*** Opening RECORDS SUPPLIED ***

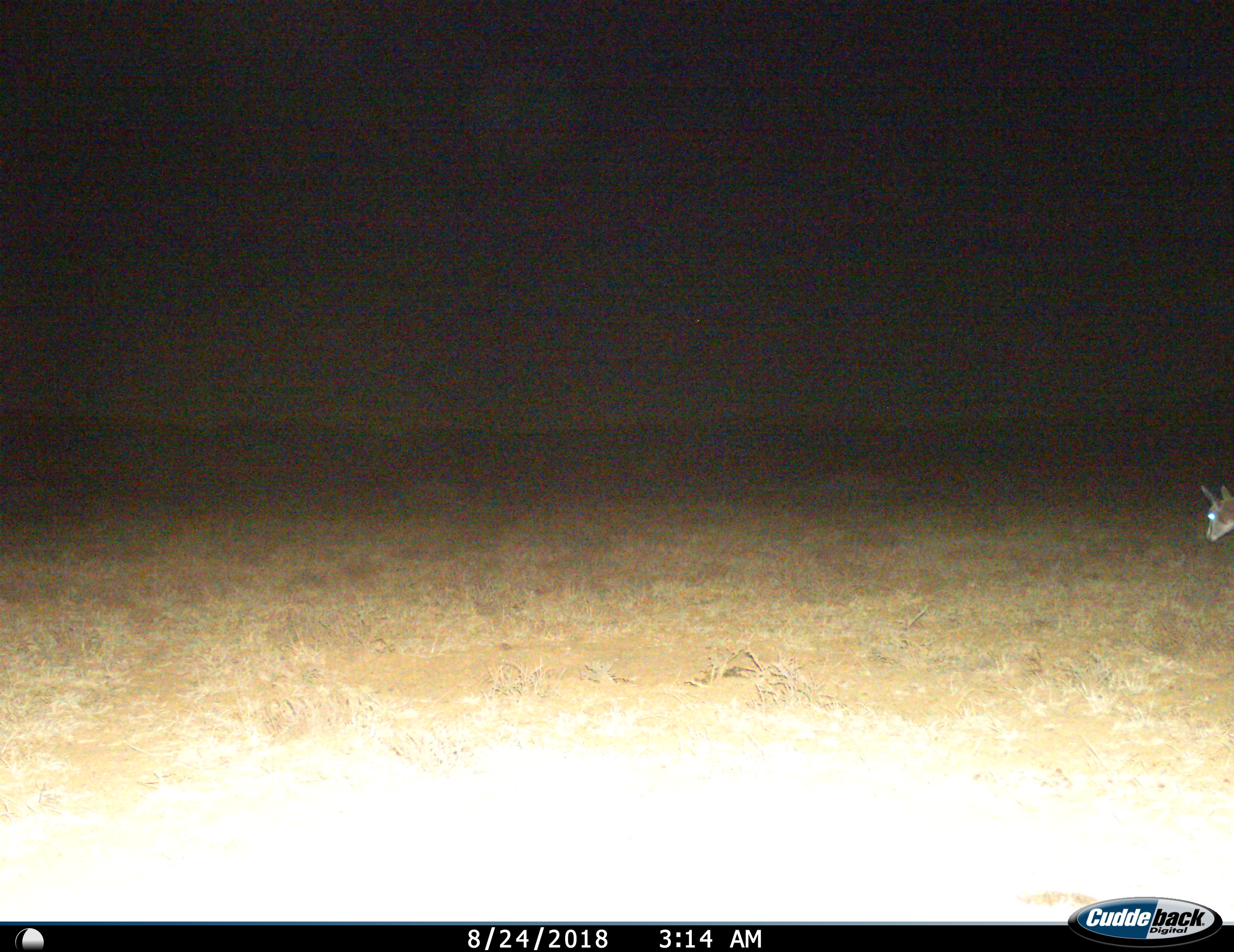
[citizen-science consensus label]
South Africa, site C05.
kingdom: Animalia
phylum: Chordata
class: Mammalia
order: Artiodactyla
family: Bovidae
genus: Antidorcas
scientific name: Antidorcas marsupialis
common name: springbok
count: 1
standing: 67%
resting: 0%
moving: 33%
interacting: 0%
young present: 0%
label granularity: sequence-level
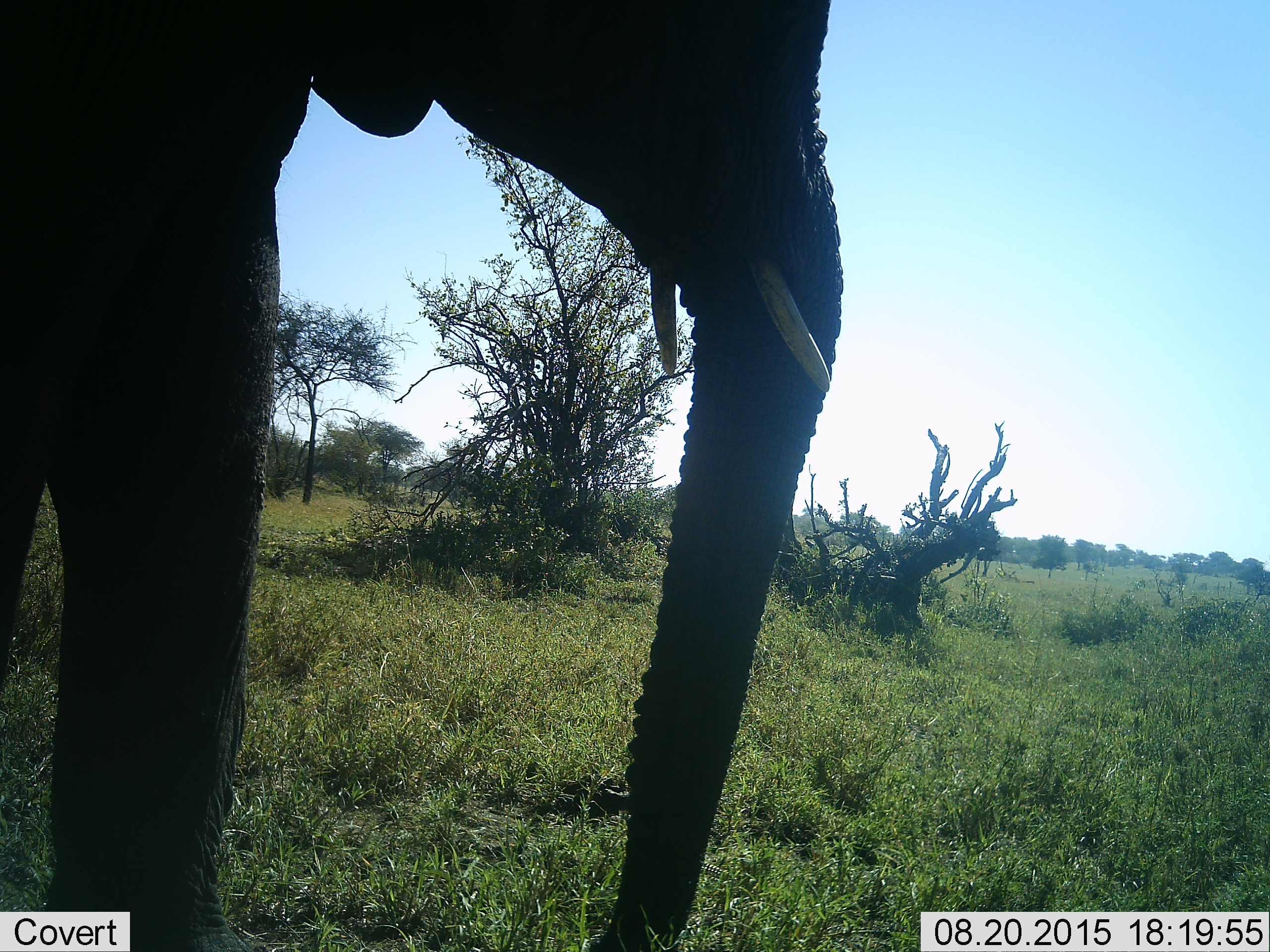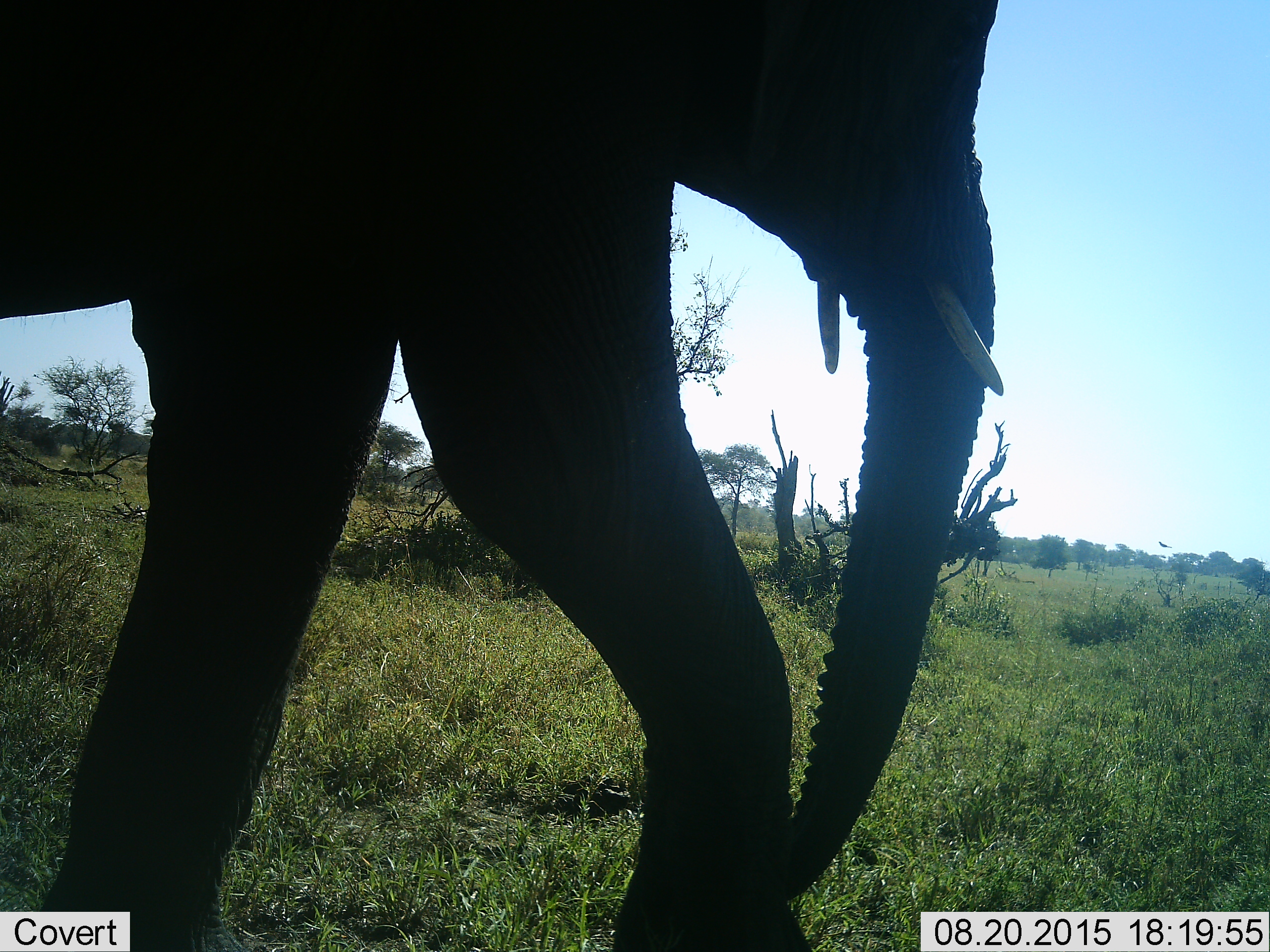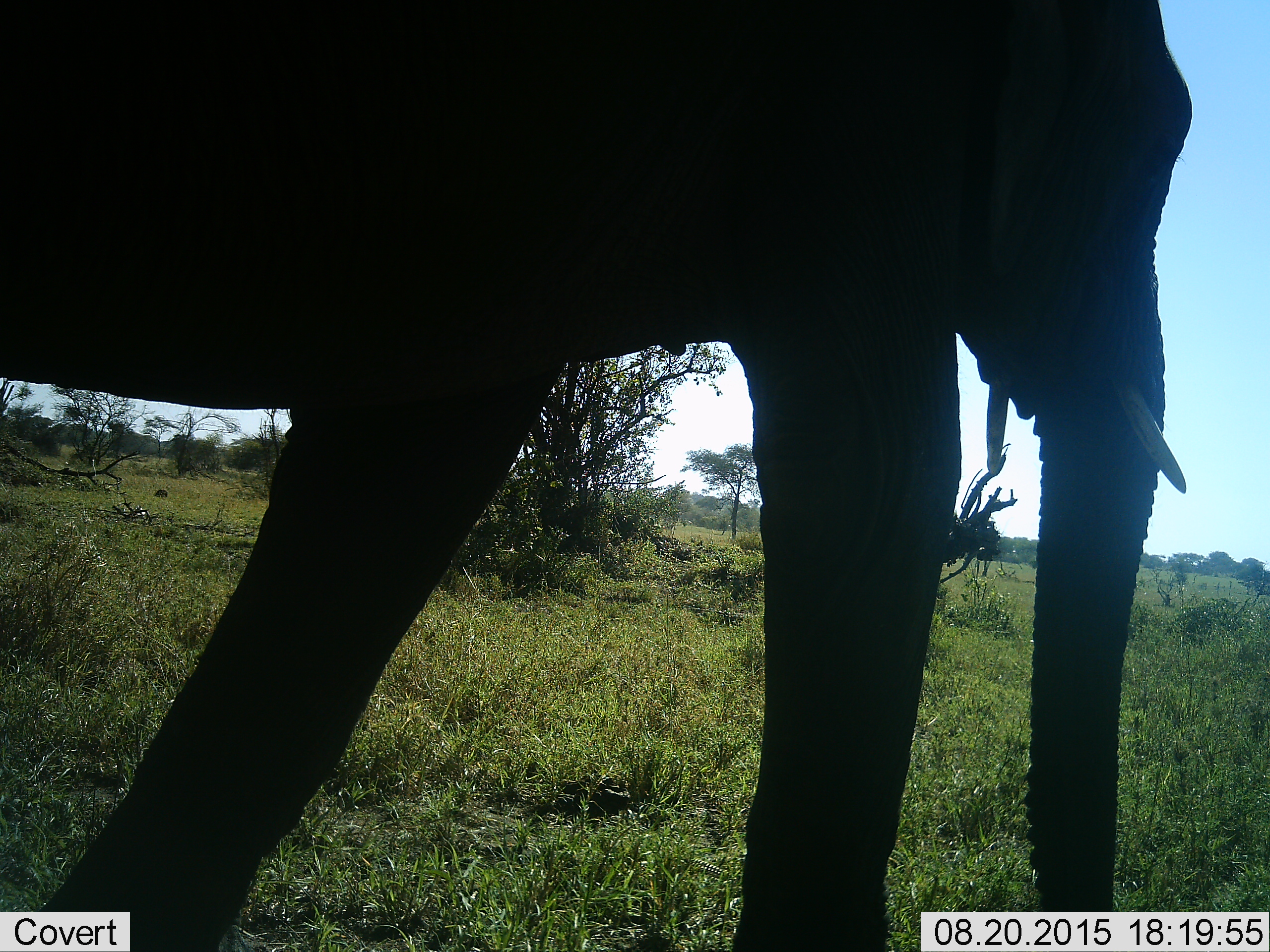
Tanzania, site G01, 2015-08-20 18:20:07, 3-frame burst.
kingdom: Animalia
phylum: Chordata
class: Mammalia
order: Proboscidea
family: Elephantidae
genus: Loxodonta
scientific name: Loxodonta africana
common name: african bush elephant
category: elephant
Elephant (african bush elephant) (Loxodonta africana), count 1. Behavior (volunteer vote fractions): standing 16%, resting 0%, moving 89%, interacting 0%. Young present (vote fraction): 5%. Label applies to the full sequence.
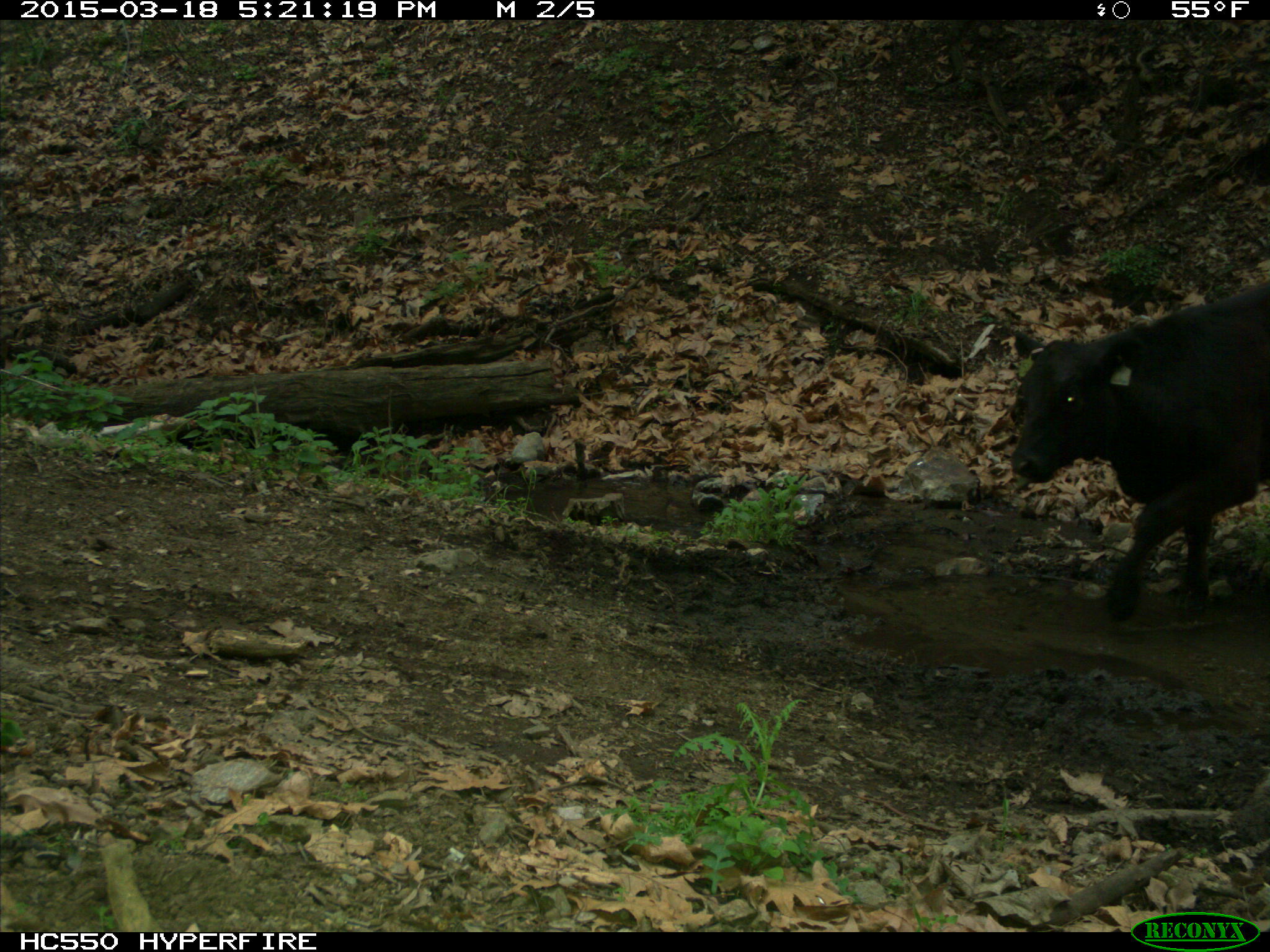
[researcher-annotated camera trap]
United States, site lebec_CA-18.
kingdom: Animalia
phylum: Chordata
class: Mammalia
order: Artiodactyla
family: Bovidae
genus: Bos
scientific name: Bos taurus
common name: domestic cow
Bos taurus (domestic cow).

*** Closing RECORDS SUPPLIED ***

## INSTRUCTIONS TO FOLLOW:
An exact, word-for-word version of the material is required, free of pictures.

## OUTPUT:
[citizen-science consensus label]
South Africa, site C05.
kingdom: Animalia
phylum: Chordata
class: Mammalia
order: Artiodactyla
family: Bovidae
genus: Antidorcas
scientific name: Antidorcas marsupialis
common name: springbok
count: 1
standing: 67%
resting: 0%
moving: 33%
interacting: 0%
young present: 0%
label granularity: sequence-level
Tanzania, site G01, 2015-08-20 18:20:07, 3-frame burst.
kingdom: Animalia
phylum: Chordata
class: Mammalia
order: Proboscidea
family: Elephantidae
genus: Loxodonta
scientific name: Loxodonta africana
common name: african bush elephant
category: elephant
Elephant (african bush elephant) (Loxodonta africana), count 1. Behavior (volunteer vote fractions): standing 16%, resting 0%, moving 89%, interacting 0%. Young present (vote fraction): 5%. Label applies to the full sequence.
[researcher-annotated camera trap]
United States, site lebec_CA-18.
kingdom: Animalia
phylum: Chordata
class: Mammalia
order: Artiodactyla
family: Bovidae
genus: Bos
scientific name: Bos taurus
common name: domestic cow
Bos taurus (domestic cow).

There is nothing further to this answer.